EXTRACTED DATA:

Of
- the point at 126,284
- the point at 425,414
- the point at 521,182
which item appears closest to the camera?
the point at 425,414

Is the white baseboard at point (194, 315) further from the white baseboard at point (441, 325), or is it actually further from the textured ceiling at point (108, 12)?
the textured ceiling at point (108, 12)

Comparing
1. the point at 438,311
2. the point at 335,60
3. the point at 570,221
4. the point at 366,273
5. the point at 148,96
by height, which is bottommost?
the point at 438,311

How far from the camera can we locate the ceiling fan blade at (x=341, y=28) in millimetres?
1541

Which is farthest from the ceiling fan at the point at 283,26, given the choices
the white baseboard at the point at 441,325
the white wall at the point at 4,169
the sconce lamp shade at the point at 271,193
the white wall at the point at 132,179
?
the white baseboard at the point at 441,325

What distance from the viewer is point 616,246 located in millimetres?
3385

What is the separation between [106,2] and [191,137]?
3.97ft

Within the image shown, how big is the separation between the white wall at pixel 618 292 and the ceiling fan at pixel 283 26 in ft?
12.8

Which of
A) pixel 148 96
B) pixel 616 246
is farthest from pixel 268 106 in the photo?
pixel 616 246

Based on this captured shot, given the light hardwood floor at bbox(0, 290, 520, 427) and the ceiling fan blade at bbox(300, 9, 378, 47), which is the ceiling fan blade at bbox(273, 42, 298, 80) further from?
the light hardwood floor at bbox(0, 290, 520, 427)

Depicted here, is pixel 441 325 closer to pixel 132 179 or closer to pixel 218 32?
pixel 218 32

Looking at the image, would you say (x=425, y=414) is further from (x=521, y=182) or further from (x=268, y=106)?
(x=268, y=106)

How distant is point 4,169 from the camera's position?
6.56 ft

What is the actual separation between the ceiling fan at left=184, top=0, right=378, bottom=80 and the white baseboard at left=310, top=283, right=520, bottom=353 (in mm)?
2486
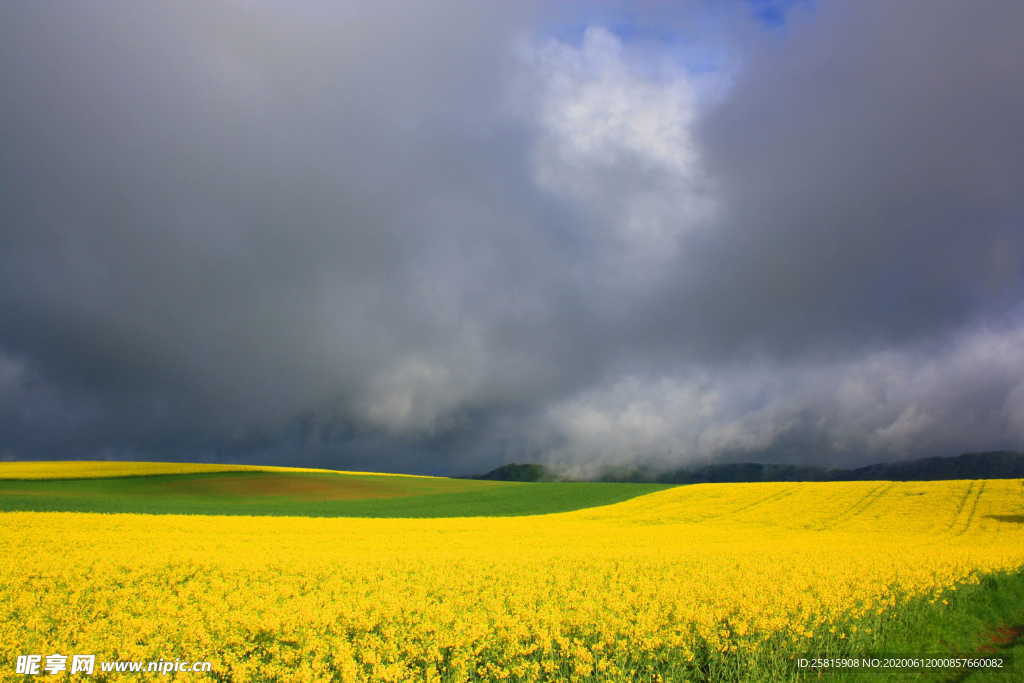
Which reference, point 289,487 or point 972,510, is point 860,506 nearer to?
point 972,510

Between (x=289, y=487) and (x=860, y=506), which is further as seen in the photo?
(x=289, y=487)

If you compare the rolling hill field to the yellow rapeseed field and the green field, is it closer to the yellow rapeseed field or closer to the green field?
the green field

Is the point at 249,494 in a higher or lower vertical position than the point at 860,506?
higher

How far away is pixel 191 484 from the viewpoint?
61.4 m


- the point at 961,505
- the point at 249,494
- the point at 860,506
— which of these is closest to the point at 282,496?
the point at 249,494

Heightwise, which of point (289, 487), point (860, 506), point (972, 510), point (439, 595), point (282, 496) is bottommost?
point (972, 510)

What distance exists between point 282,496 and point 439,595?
5042 cm

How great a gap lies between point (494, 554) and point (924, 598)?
41.9 feet

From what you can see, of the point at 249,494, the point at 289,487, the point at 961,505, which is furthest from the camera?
the point at 289,487

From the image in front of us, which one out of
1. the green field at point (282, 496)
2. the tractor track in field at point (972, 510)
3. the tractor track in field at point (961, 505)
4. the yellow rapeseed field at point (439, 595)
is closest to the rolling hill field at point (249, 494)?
the green field at point (282, 496)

YOUR INSTRUCTIONS: Reproduce every item above word for word, and leave the pictures out of your answer.

ANSWER TO THIS PROBLEM:
Of
- the point at 126,284
- the point at 425,414
- the point at 521,182
which item appears closest to the camera?
the point at 425,414

Is the white baseboard at point (194, 315) further from the white baseboard at point (441, 325), or is it actually further from the textured ceiling at point (108, 12)?
the textured ceiling at point (108, 12)

Comparing
1. the point at 438,311
2. the point at 335,60
3. the point at 570,221
4. the point at 366,273
5. the point at 148,96
by height, which is bottommost?
the point at 438,311

How far from the camera can we locate the ceiling fan blade at (x=341, y=28) in millimetres?
1541

Which is farthest from the ceiling fan at the point at 283,26, given the choices
the white baseboard at the point at 441,325
the white wall at the point at 4,169
the sconce lamp shade at the point at 271,193
the white wall at the point at 132,179
?
the white baseboard at the point at 441,325

What distance from the viewer is point 616,246 located in millimetres?
3385

What is the separation between [106,2] and [191,137]?
3.97ft

Within the image shown, how big is the separation between the white wall at pixel 618 292 and the ceiling fan at pixel 283 26 in ft?
12.8

Which of
A) pixel 148 96
B) pixel 616 246
is farthest from pixel 268 106 in the photo?
pixel 616 246

Based on this captured shot, given the light hardwood floor at bbox(0, 290, 520, 427) and the ceiling fan blade at bbox(300, 9, 378, 47), which is the ceiling fan blade at bbox(273, 42, 298, 80) further from?
the light hardwood floor at bbox(0, 290, 520, 427)

Depicted here, is pixel 441 325 closer to pixel 132 179 or closer to pixel 218 32?
pixel 218 32

Looking at the image, would you say (x=425, y=414) is further from (x=521, y=182) or further from (x=268, y=106)?
(x=268, y=106)

How distant is point 4,169 from the camera's position?
6.56 ft

What is the actual separation between the ceiling fan at left=184, top=0, right=378, bottom=80 and the white baseboard at left=310, top=283, right=520, bottom=353 (in mm)?
2486
Which reference, point 289,487 or point 972,510, is point 860,506 nearer to?
point 972,510

Between (x=289, y=487) and (x=860, y=506), which is further as seen in the photo?
(x=289, y=487)

If you compare the rolling hill field to the yellow rapeseed field and the green field, is it closer to the yellow rapeseed field or closer to the green field?
the green field

Is the point at 249,494 in a higher or lower vertical position than the point at 860,506?
higher

How far away is pixel 191 484 from the viewpoint?
61.4 m


- the point at 961,505
- the point at 249,494
- the point at 860,506
— which of these is closest to the point at 282,496?
the point at 249,494

Heightwise, which of point (289, 487), point (860, 506), point (972, 510), point (439, 595), point (282, 496) is bottommost?
point (972, 510)

What distance exists between point 282,496 and point 439,595?
5042 cm

How great a gap lies between point (494, 554) and point (924, 598)?
41.9 feet

From what you can see, of the point at 249,494, the point at 289,487, the point at 961,505, which is furthest from the camera?
the point at 289,487

From the image in front of us, which one out of
1. the green field at point (282, 496)
2. the tractor track in field at point (972, 510)
3. the tractor track in field at point (961, 505)
4. the yellow rapeseed field at point (439, 595)
is closest to the rolling hill field at point (249, 494)?
the green field at point (282, 496)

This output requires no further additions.